• **Extract**
For the relative DEM, this will probably not be needed.

You can view the DEM or orthomosaic in a GIS software - if it looks okay, you can move on to the next steps. If not, you might need to work on the camera calibration or orientation.

absolute geometry#

Now that you have a DEM/orthophotos in relative geometry, you can use a reference image to transform them to an absolute geometry, and compute the final DEM/orthophotos.

registering the image#

Note

This step requires a DEM to find control points and estimate the absolute orientation of the images. In the examples below, I assume that you have named this file DEM.tif.

The main function to use here is spymicmac.register.register_relative() (or the command-line tool: register_relative):

register_relative MEC-Malt DEM.tif

register.register_relative(
    'MEC-Relative',
    'DEM.tif',
)

Note

If you have a file containing the image footprints, use the -footprints flag; otherwise, they will automatically be loaded from Footprints.gpkg (if it exists), or they will be downloaded from USGS Earth Explorer:

register_relative MEC-Malt DEM.tif -footprints Footprints.gpkg

register.register_relative(
    'MEC-Relative',
    'DEM.tif',
    footprints='Footprints.gpkg'
)

The file should contain a polygon for each image, with the name of the original image (minus the file extension) included in an ID column.

• **Records from a set of spatial questions**
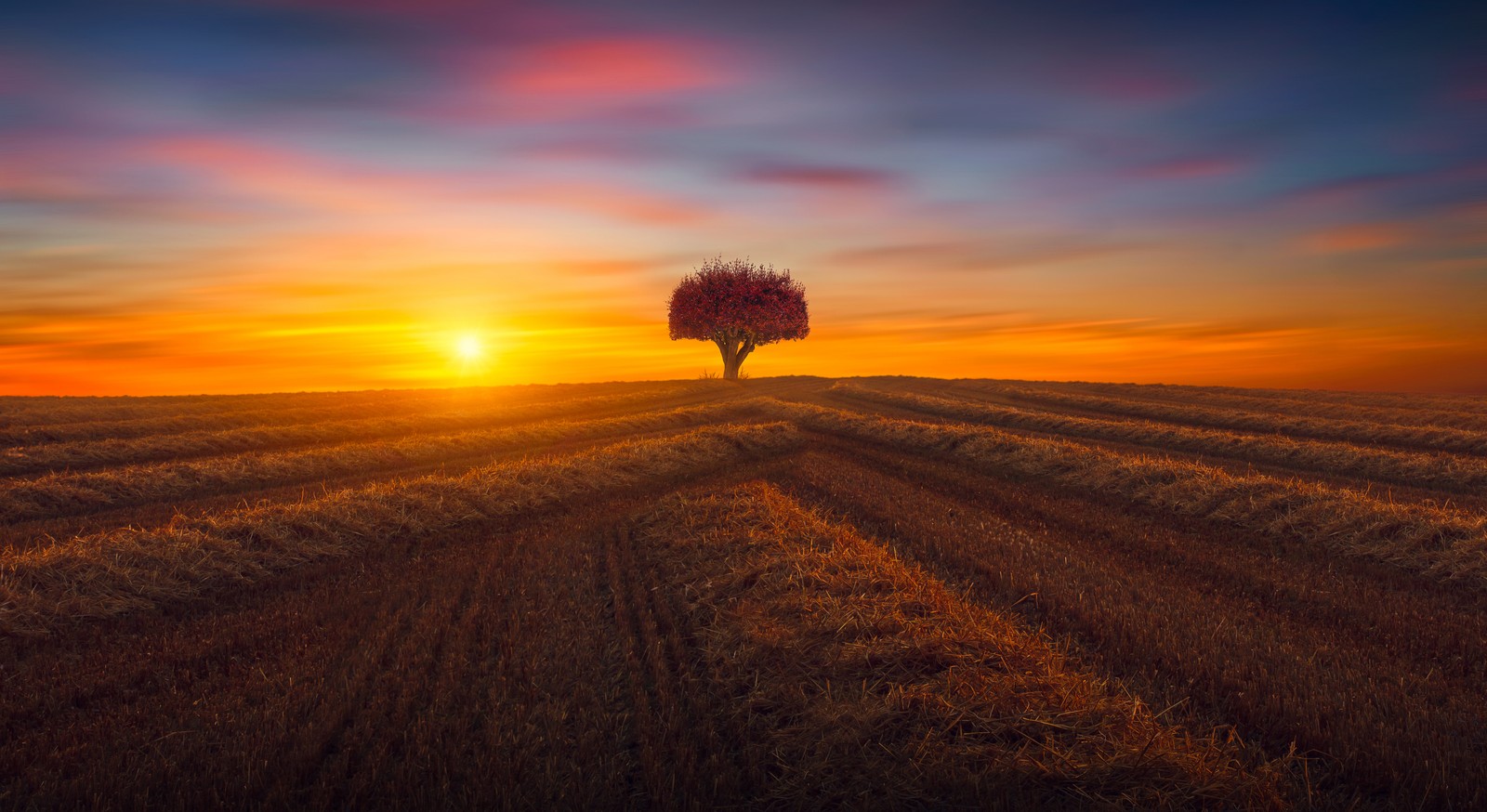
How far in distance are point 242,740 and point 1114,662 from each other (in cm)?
736

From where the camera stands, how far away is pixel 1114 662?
265 inches

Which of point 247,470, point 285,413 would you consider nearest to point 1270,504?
point 247,470

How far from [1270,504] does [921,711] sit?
10.6 meters

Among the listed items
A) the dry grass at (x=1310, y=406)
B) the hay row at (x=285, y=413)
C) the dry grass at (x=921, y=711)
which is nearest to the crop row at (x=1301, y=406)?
the dry grass at (x=1310, y=406)

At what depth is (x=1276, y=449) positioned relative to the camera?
67.1 feet

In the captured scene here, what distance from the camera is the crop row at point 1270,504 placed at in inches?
402

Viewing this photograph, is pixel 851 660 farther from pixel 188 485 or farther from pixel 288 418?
pixel 288 418

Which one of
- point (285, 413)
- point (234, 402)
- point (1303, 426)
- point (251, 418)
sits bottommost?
point (1303, 426)

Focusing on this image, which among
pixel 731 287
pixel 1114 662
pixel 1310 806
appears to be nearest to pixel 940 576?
pixel 1114 662

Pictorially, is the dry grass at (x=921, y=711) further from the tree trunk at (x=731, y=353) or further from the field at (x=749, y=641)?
the tree trunk at (x=731, y=353)

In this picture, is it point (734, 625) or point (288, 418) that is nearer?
point (734, 625)

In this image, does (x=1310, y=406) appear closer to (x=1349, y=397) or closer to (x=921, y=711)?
(x=1349, y=397)

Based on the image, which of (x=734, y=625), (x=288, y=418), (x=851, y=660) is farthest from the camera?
(x=288, y=418)

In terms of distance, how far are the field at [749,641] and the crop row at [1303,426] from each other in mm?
7010
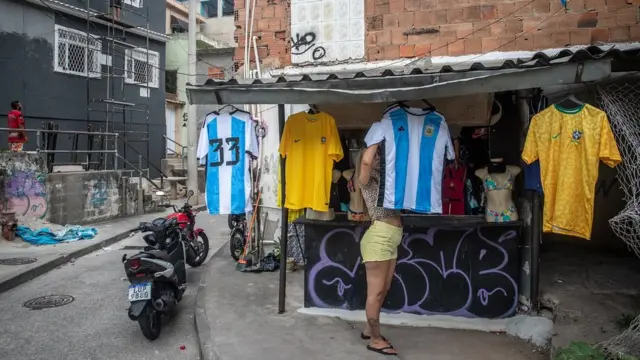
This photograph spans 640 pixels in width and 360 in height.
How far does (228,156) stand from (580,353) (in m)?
3.91

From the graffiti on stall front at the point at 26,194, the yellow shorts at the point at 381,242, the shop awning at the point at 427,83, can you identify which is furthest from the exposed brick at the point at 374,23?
the graffiti on stall front at the point at 26,194

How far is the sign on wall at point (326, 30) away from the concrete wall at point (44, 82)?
11083 millimetres

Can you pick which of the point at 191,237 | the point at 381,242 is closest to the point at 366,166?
the point at 381,242

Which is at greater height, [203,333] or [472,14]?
[472,14]

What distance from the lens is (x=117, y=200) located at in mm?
13297

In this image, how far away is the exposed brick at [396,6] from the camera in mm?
6266

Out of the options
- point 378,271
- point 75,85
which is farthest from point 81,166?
point 378,271

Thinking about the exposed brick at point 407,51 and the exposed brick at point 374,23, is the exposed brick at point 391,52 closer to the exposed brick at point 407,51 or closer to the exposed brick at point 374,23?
the exposed brick at point 407,51

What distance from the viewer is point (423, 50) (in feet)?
20.3

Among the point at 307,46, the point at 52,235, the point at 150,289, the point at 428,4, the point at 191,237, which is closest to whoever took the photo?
Answer: the point at 150,289

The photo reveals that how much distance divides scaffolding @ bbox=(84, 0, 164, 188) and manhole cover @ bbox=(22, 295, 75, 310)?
8858mm

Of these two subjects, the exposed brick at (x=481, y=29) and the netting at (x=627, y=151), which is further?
the exposed brick at (x=481, y=29)

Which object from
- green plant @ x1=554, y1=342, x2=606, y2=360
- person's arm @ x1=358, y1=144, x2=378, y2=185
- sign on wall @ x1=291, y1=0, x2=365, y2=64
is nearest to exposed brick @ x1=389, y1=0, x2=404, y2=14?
sign on wall @ x1=291, y1=0, x2=365, y2=64

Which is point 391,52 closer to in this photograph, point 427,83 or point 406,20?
point 406,20
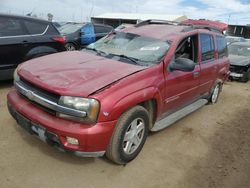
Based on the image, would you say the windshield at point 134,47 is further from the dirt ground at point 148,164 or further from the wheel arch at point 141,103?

• **Exercises**
[a] Print the part of the spymicmac excerpt between "If you have" and "an ID column.", inclusive.
[b] Carry on the spymicmac excerpt from its last sentence.
This material has no connection to the spymicmac excerpt.

• **Solved problems**
[a]
If you have a file containing the image footprints, use the -footprints flag; otherwise, they will automatically be loaded from Footprints.gpkg (if it exists), or they will be downloaded from USGS Earth Explorer:

register_relative MEC-Malt DEM.tif -footprints Footprints.gpkg

register.register_relative(
    'MEC-Relative',
    'DEM.tif',
    footprints='Footprints.gpkg'
)

The file should contain a polygon for each image, with the name of the original image (minus the file extension) included in an ID column.

[b]
dem and orthomosaic#

After the absolute orientation has been estimated by registering the image, run mm3d Malt again with this new orientation to extract the final DEM and orthophoto:

mm3d Malt Ortho "OIS.*tif" TerrainFinal DirMEC=MEC-Malt NbVI=2 ZoomF=1 DefCor=0 CostTrans=4 EZA=1 SzW=3 Regul=0.1

from spymicmac import micmac
micmac.malt('OIS.*tif', 'TerrainFinal',
    zoomf=1,
    dirmec='MEC-Malt',
    cost_trans=4,
    szw=3,
    regul=0.1
)

To generate the orthomosaic, run the following command (or, using python):

mm3d Tawny Ortho-MEC-Malt Out=Orthophotomosaic.tif RadiomEgal=0

from spymicmac import micmac
micmac.tawny('MEC-Relative', radiomegal=False)

post-processing#

As a final step, run spymicmac.micmac.post_process() (post_process_micmac) to apply the AutoMask to the DEM and Orthomosaic:

post_process_micmac epsg_code desired_prefix MEC-Malt --do_ortho

from spymicmac import micmac
micmac.post_process(epsg_code, desired_prefix, 'MEC-Malt', do_ortho=True)

And that’s it. You should now have an orthorectified KH-9 (or air photo) mosaic, and a DEM. Enjoy.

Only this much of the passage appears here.